RAPPRESENTANZA SOCIALE E POTERE POLITICO

di Riccardo Terzi

La politica è il campo dove i due opposti principi della rappresentanza e del potere si confrontano e si scontrano. In questo dualismo permanente sta una possibile chiave di lettura dei processi politici, e un tale approccio interpretativo mi sembra particolarmente pertinente nella fase attuale.

Il principio della rappresentanza pensa la politica in termini orizzontali e plurali: tutto ciò che nella società si manifesta deve poter essere riconosciuto e legittimato e il processo decisionale non può che essere il risultato di un movimento plurale, di un gioco complesso nel quale i diversi soggetti agiscono senza una gerarchia prestabilita. Il principio del potere, all’inverso, pensa la politica in termini verticali e monistici: il problema è l’individuazione del “decisore”, dell’autorità di governo, e il processo decisionale è il movimento di trasmissione gerarchica dall’alto verso il basso.

Questi due principi si combinano in una pluralità di forme, e sono entrambi essenziali per il funzionamento del sistema politico. Il sistema si inceppa quando uno dei due principi impedisce l’esercizio dell’altro. La dilatazione abnorme del principio di rappresentanza impedisce che si costituisca un centro decisionale stabile ed efficace, e determina quindi uno stato permanente di precarietà. E viceversa la dilatazione abnorme del principio del potere impedisce l’espressione democratica della società e del suo interno pluralismo, e si traduce quindi necessariamente in una forma di dispotismo. Costruire l’equilibrio è l’arte difficile della politica.
------------------------------------
[Dettagli del compito]
Rispondi a queste domande sul brano dedicato a rappresentanza e potere:
1. In quali termini il principio della rappresentanza pensa la politica?
2. In che cosa si traduce la dilatazione abnorme del principio del potere?
3. Che cosa viene chiamato "l'arte difficile della politica"?
Per rispondere serve soltanto il brano.

[Domande sulle scene nelle immagini]
------------------------------------
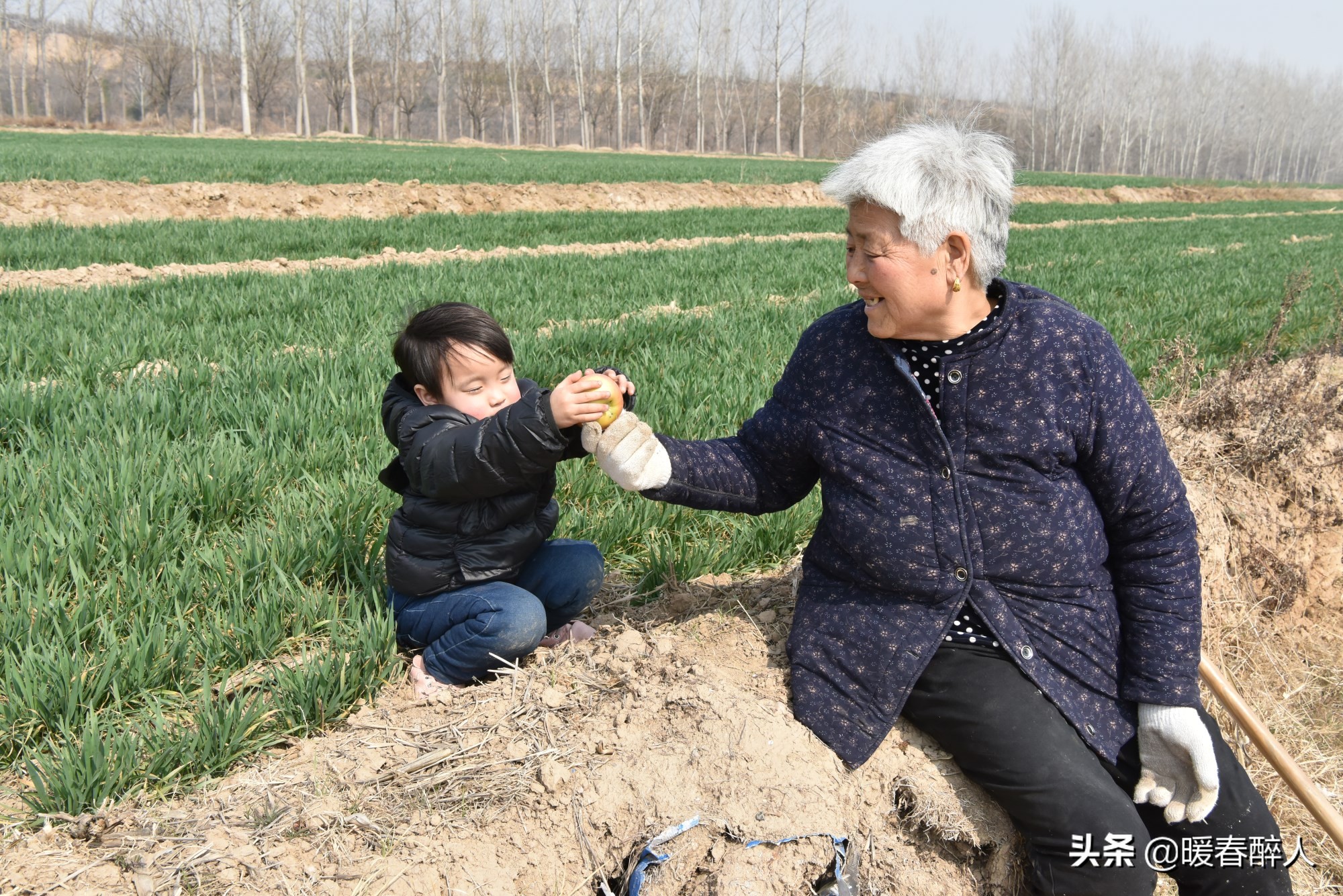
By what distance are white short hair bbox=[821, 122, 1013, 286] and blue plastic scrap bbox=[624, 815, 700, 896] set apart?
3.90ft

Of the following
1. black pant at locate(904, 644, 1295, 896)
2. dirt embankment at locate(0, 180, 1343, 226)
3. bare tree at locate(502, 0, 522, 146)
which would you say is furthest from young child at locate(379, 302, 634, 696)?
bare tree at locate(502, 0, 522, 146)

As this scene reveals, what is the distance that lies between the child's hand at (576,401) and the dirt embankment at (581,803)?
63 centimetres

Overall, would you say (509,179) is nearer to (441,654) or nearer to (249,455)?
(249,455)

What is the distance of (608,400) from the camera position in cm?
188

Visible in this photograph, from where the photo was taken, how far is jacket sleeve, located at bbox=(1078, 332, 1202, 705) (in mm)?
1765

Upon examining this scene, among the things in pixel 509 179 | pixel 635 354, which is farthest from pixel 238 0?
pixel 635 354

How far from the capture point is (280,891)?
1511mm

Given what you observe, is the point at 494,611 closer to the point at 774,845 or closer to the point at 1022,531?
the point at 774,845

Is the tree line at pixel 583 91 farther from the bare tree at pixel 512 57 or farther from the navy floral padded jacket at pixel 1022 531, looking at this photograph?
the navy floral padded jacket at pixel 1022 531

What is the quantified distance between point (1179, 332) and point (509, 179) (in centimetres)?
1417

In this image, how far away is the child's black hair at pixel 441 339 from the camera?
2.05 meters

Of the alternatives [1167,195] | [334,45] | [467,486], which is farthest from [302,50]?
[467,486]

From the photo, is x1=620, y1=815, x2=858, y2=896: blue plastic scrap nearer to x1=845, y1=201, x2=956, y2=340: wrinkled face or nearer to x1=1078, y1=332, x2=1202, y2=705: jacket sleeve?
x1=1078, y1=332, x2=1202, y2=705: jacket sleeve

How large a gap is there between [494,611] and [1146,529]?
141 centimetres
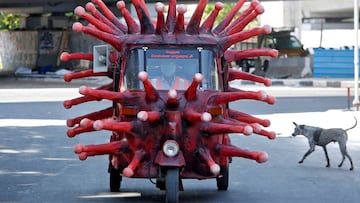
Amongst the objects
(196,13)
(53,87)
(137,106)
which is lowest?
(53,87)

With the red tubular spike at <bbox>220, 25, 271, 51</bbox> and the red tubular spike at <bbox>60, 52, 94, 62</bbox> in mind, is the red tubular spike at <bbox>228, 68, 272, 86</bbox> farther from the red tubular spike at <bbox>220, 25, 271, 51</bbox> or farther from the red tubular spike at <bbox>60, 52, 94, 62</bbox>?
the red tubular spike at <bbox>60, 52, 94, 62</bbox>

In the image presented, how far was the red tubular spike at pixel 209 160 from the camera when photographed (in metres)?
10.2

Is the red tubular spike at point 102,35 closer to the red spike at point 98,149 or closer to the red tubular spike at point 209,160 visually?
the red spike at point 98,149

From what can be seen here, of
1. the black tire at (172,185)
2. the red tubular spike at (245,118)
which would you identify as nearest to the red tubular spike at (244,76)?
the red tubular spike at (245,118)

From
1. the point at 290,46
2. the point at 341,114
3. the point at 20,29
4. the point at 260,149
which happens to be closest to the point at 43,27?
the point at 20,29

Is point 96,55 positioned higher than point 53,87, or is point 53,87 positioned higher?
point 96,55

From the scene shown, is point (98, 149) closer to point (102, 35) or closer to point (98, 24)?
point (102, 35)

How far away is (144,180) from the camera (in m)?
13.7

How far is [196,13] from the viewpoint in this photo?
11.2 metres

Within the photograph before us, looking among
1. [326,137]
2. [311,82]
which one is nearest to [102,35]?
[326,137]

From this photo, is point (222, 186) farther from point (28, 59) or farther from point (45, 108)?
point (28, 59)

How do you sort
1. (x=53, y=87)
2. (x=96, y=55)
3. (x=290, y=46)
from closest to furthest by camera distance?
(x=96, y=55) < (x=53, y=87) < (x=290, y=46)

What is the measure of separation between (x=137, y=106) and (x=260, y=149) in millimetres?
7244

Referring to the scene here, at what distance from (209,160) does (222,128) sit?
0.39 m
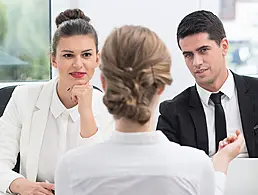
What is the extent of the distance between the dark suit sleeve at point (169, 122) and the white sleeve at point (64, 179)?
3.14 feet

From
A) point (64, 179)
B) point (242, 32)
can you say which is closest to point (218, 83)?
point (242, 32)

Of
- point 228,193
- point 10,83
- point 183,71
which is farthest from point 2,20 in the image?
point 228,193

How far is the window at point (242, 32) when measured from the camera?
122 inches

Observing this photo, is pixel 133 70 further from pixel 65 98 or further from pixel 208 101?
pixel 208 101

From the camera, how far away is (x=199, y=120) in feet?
------------------------------------
[Risposta svolta]
1. In termini orizzontali e plurali.
2. In una forma di dispotismo.
3. Costruire l'equilibrio.